Logement et accompagnement
Avant une intervention dans le logement : préparer la personne
Quand un logement est très encombré, une intervention peut devenir nécessaire pour réduire un risque, permettre une réparation ou rendre une pièce utilisable. La manière de préparer cette étape compte autant que l'intervention elle-même.
Clarifier la raison réelle de l'intervention
Une personne concernée par la syllogomanie peut entendre "intervention" comme "on va tout vider". Pour réduire la peur, il faut nommer précisément le problème : dégager une issue, rendre la cuisine accessible, permettre à un plombier d'intervenir, sortir des déchets périssables, réduire un risque d'incendie ou traiter des nuisibles.
Plus l'objectif est clair, plus il devient possible de poser une limite à l'intervention. "Sécuriser le passage entre la porte et la cuisine" est moins violent et plus vérifiable que "remettre l'appartement en état".

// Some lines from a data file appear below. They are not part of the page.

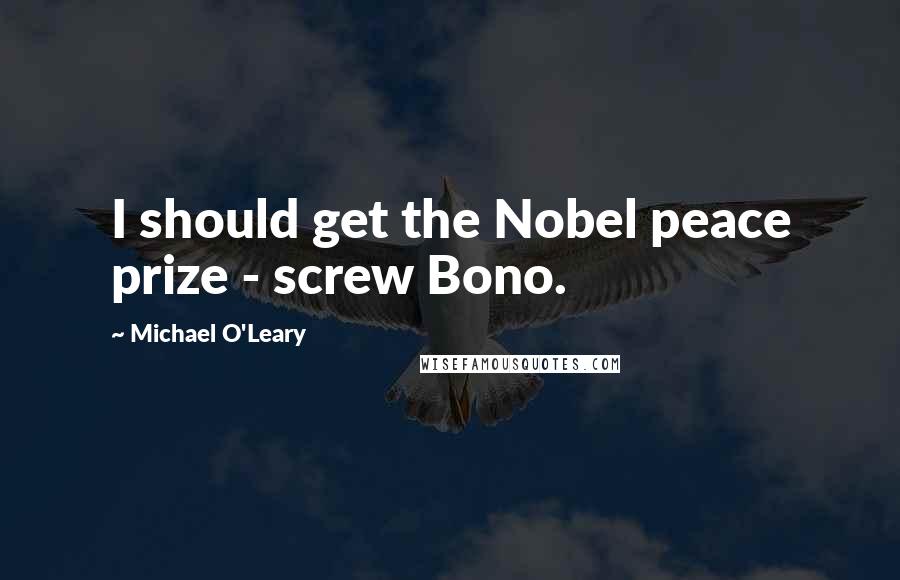 Michael O'Leary Quotes: I should get the Nobel peace prize - screw Bono.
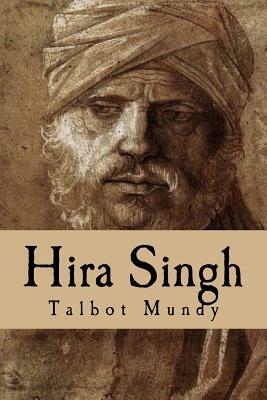 Hira Singh (When India Came To Fight in Flanders) by Talbot Mundy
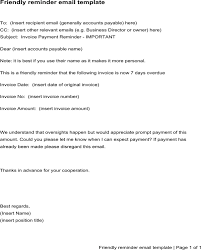 A payment reminder letter is called a reminder letter that is used to get paid off an overdue you can also find here a sample and example of a reminder email that helps you to understand it easily. Download Friendly Reminder Email Template For Free Formtemplate
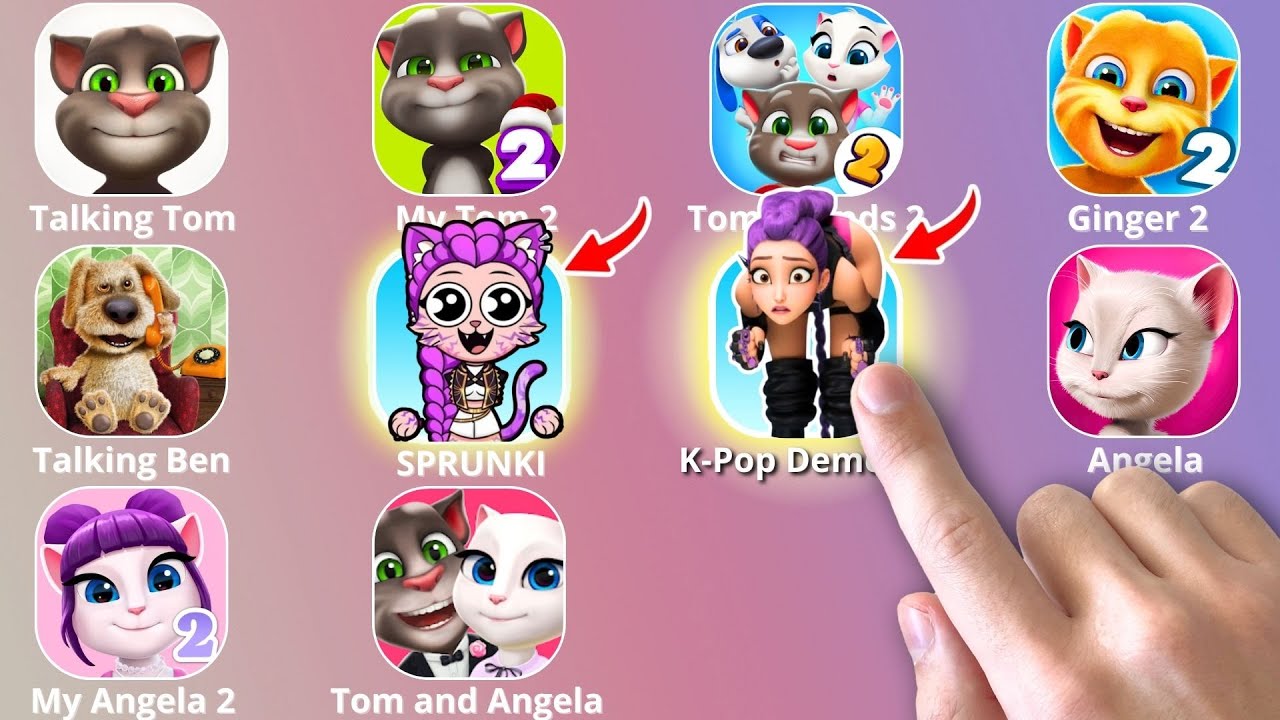My Talking Tom,Sprunki,KPop Demon Hunters,Roblox,Talking Tom And Friends,Talking Angela,Talking Ben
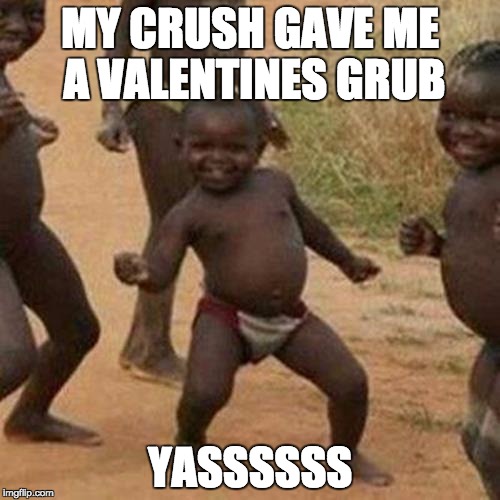 Third World Success Kid | MY CRUSH GAVE ME A VALENTINES GRUB; YASSSSSS | image tagged in memes,third world success kid | made w/ Imgflip meme maker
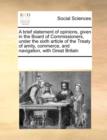 A Brief Statement of Opinions, Given in the Board of Commissioners, Under the Sixth Article of the Treaty of Amity, Commerce, and Navigation, with Great Britain - Book
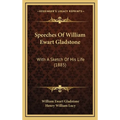 Speeches Of William Ewart Gladstone: With A Sketch Of His Life (1885)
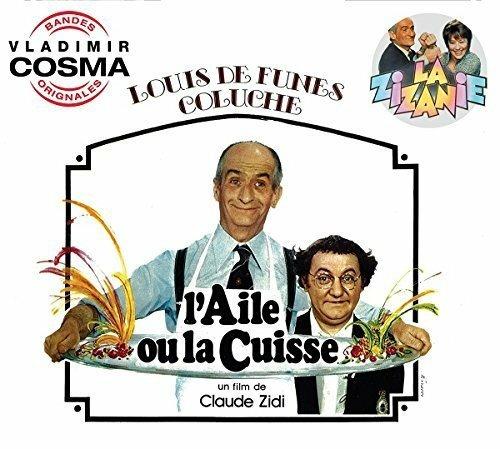 L'aile Ou La Cuisse - La Zizanie - CD Audio di Vladimir Cosma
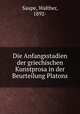 Die Anfangsstadien der griechischen Kunstprosa in der Beurteilung Platons, Saupe, Walther, 1892- 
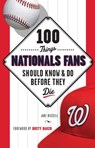 100 Things Nationals Fans Should Know & Do Before They Die - Jake Russell - 9781629371917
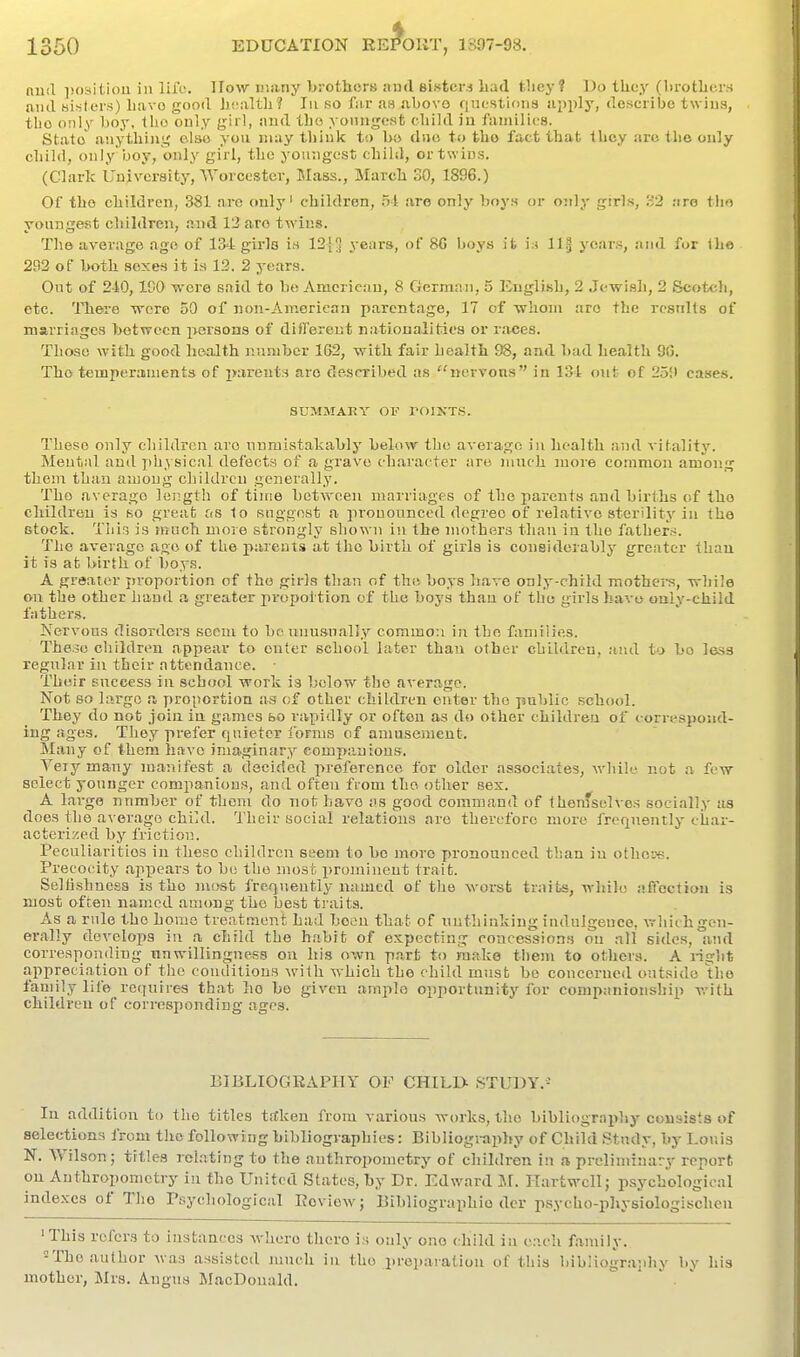 mill ]>osiiiou in life. IIow many brothers and aistcra liad they? Do tliey (l)rotbe.i-s and bisters) luivo good hcjiltli? In so far aa above riuestiona apply, describe twins, tlio only boy, tho only girl, and tbo yonngcsfc cbild iu faniilics. Stato anything elso you may think to b:> duo to tbo fact that they arc the only child, only ijoy, only girl, the youngest child, or tw ins. (Clark Unjivcrsity, Worcester, Mass., Marcb 30, 1896.) Of tbo children, 381 are only' children, are only boys or oitly girls, ;-'2 .-irG tho youngest children, and 1'2 are twins. The average age of 134 girls i^ 12[ years, of 8C boys it i:i 11§ years, and for Ibe 292 of both sexes it is 13. 2 years. Out of 210, ICO wore said to bo American, 8 German, 5 English, 2 Jewish, 2 Scotch, etc. There Trcre 50 of Jion-Ameriean parentage, 17 of whom are the results of marriages between persons of dilferent nationalities or races. Those with good health nnniber 162, with fair health 98, and bad health 9(3. Tho temperaimenta of jxireuts are described as nervous iu 131 out of 259 cases. SUMMAKY OV TOINT.S. These only children ai'o numistakably below the average in health and vitality. Mental and jihysical defects of a grave character are much more common among them than among children generally. Tho average length of tiitte between marriages of the parents and births of tho children is so great as 1o suggest a pronounced degree of relative sterility in tho Gtock. This is ^nuch more strongly shown in the mothers than in the fathers. The average age of the parents at tho birth of girls is considerably greater than it is at birth of boys. A greater proportion of the girls than of the boys liave only-child mothers, while on the other hand a greater propoltion of the boys than of the girls have ouly-child fathers. Nervous disorders seem to bo unusually common in tho families. The.jo children appear to enter school later than other children, and to bo loss regular iu their attendance. Their success iu sehocd work is below tho average. Not so largo a proportion as of other children enter tho public school. They do not join iu games fao rapidly or often as do other children of correspond- ing ages. They prefer quieter forms of amusement. Many of them liavo imaginary companions. Yeiy many manifest a decided preference for older associates, while not a few select younger companions, and often from tho other sex. A large number of them do not have as good command of IhenfselVes socially us does the a\ erago chiul. Their social relations are therefore more frequently char- acterized by friction. Peculiarities in these children seem to be more pronounced than in other*. Precocity appears to be the most; prominent trait. SelOshness is tho most frequently named of the worst traits, while affection is most often named among tho best traits. As a rule tho home treatment had been that of unthinking iudulgeuce, wliiihgen- erally develops in a child the habit of expecting concessions on all sides, and corresponding nnwillingnesa on his own part to make them to others. A riglit appreciation of the conditions with which the child must be concerued outside the faniily life requires that ho bo given ample opportunity for companionship v.'itb children of corresponding ages. BIBLIOGRAPHY OF CHILD- STUDY.- lu addition to the titles t.tkeu from various works, the bibliogrnphy consists of selections from the following bibliogvaphies: Bibliogi-apby of Child Study, by Lor.is N. Wilson; titles rei.ating to the anthropometry of children in a preliminary report on Anthropometry in the United States, by Dr. Edward M. Ilartwcll; psychological indexes of Tho Psychological Koview; Bibliographic der psycho-p]»ysiologischen 'This refers to instances where there is only one child iu each family. 2Tho author was assisted much in tho preparation of this l)ibIiography by his mother, Mrs. Angus JLacDonald. ' .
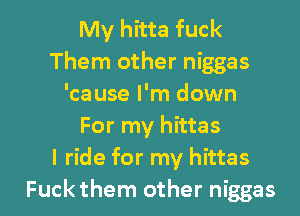 My hitta fuck
Them other niggas
'cause I'm down
For my hittas
I ride for my hittas

Fuckthem other niggas l
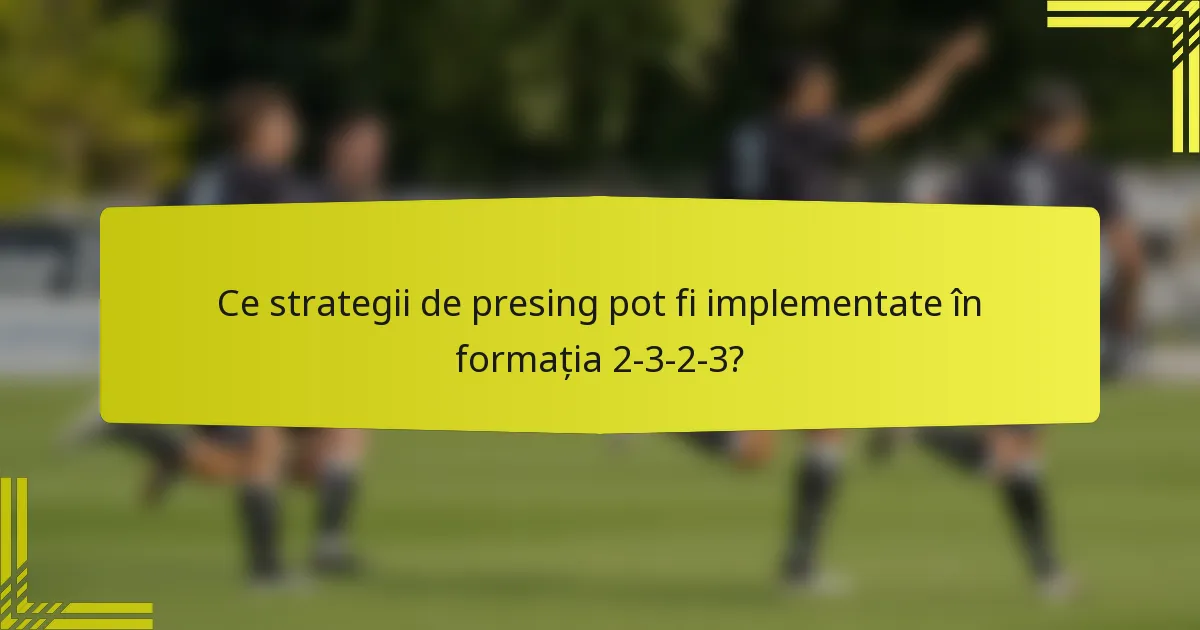 Ce strategii de presing pot fi implementate în formația 2-3-2-3?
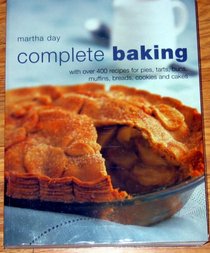 Complete Baking with Over 400 Recipes for Pies, Tarts, Buns, Muffins, Breads, Cookies and Cakes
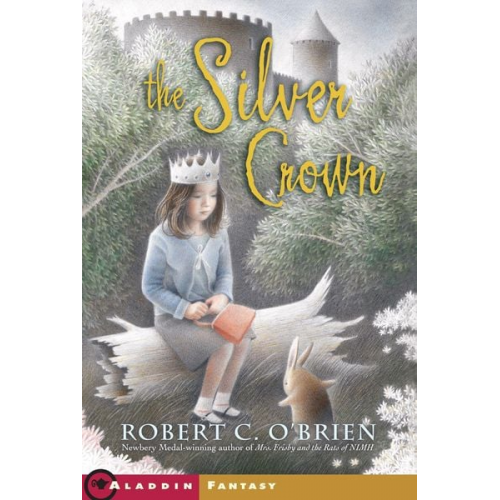 Robert C. O'Brien - The Silver Crown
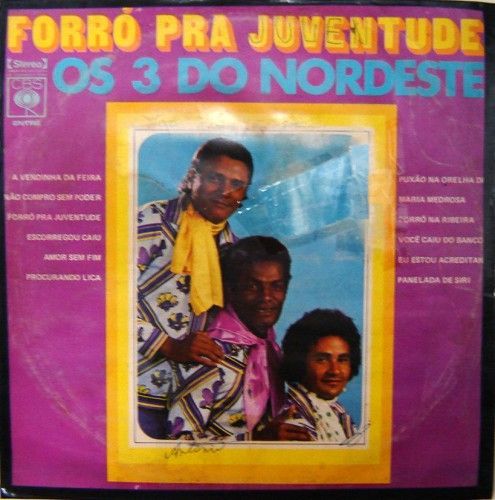 Forr Pra Juventude Lbum De Os Do Nordeste Letras Mus Br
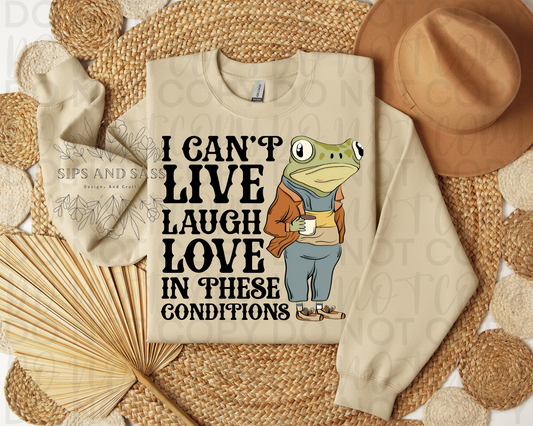 I can’t live laugh love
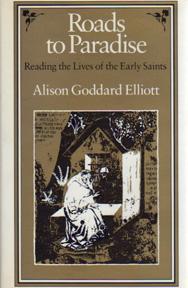 Seller image for Roads to Paradise: Reading the Lives of the Early Saints for sale by Sutton Books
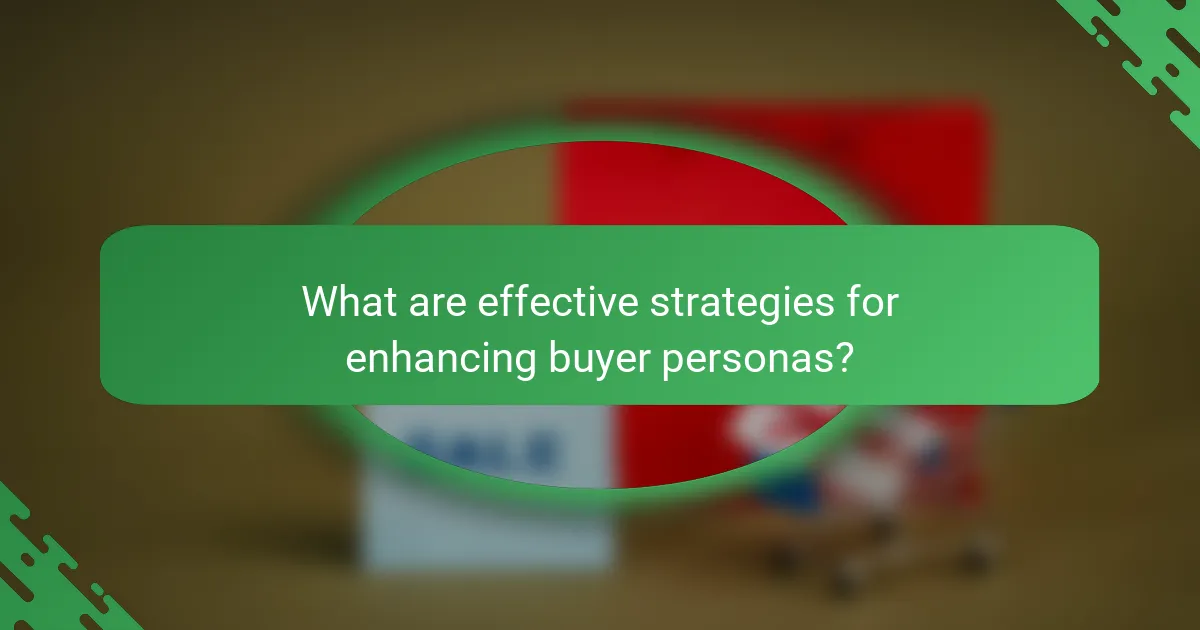 What are effective strategies for enhancing buyer personas?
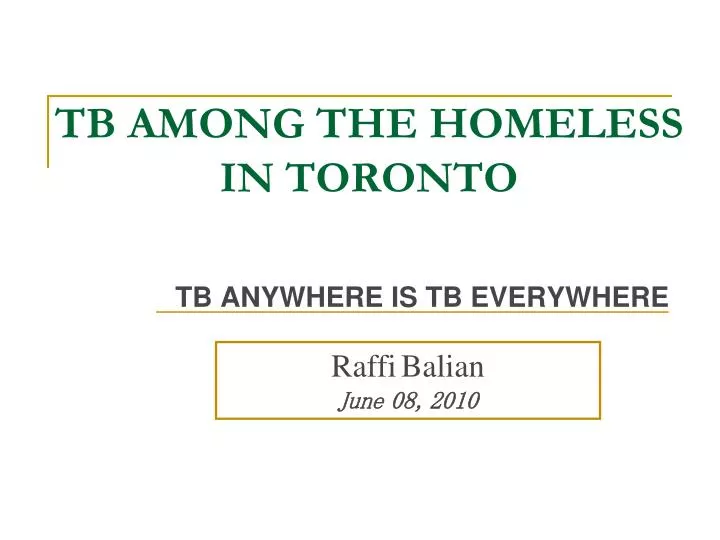 tb among the homeless in toronto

Associer la personne aux décisions possibles
Lorsque l'urgence ne l'empêche pas, la personne doit pouvoir savoir qui vient, quand, pourquoi, combien de temps et ce qui sera touché. Elle doit aussi pouvoir désigner les objets très sensibles : papiers importants, photos, souvenirs, médicaments, documents administratifs, clés, argent, objets liés à un deuil.
Éviter l'intervention surprise
Une intervention surprise peut sembler efficace sur le moment, mais elle laisse souvent de la colère, de la honte ou un sentiment de dépossession. Elle peut aussi pousser la personne à refuser toute aide ensuite, même lorsque la situation redevient dangereuse.
La préparation peut être très simple : annoncer les étapes, montrer que tout ne sera pas décidé à sa place, prévoir une personne de confiance, commencer par une zone limitée et garder des pauses. Le but est de réduire le risque sans casser le lien.
Préparer aussi les proches
Les proches arrivent souvent épuisés à cette étape. Ils peuvent vouloir aller vite, régler enfin le problème, ou au contraire se sentir coupables de demander une intervention. Avant le jour prévu, il est utile de définir leur rôle : présence rassurante, aide aux décisions, rangement de documents, lien avec les services sociaux, ou simple soutien après l'intervention.
Il vaut mieux éviter qu'un proche devienne à la fois organisateur, juge, trieur, médiateur et responsable de toute la suite. Si la situation est lourde, un relais social, médical ou administratif doit être associé.
Prévoir l'après-intervention
Une intervention ne règle pas à elle seule le trouble d'accumulation. Après le départ des intervenants, la personne peut ressentir du soulagement, mais aussi de la fatigue, de la tristesse, de la colère ou une forte envie de réaccumuler pour combler le vide. Cette période doit être anticipée.
- Prévoir un contact avec un soignant ou un travailleur social si la personne est suivie.
- Ne pas programmer immédiatement une nouvelle étape trop lourde.
- Stabiliser une zone utile avant de viser un logement entier.
- Identifier ce qui a aidé et ce qui a été trop violent.
Quand le cadre légal ou administratif s'impose
Certaines situations ne peuvent pas attendre un accord complet : risque d'incendie majeur, insalubrité grave, péril, fuite, danger pour une personne vulnérable ou pour le voisinage. Dans ces cas, la mairie, le bailleur, le syndic, les services sociaux ou les services d'hygiène peuvent intervenir dans un cadre précis.
Même dans ce contexte, il reste utile d'expliquer, de documenter, d'éviter les humiliations et de chercher un relais humain. Une intervention contrainte peut être nécessaire, mais elle ne doit pas devenir une mise à l'écart de la personne.
Checklist avant le jour prévu
- L'objectif de sécurité est écrit en une phrase claire.
- La personne sait qui vient, pourquoi et sur quelle zone.
- Les objets sensibles et les documents importants sont repérés.
- Un proche ou un professionnel sait quoi faire pendant l'intervention.
- Un point d'appui est prévu après : appel, visite, rendez-vous, relais social ou médical.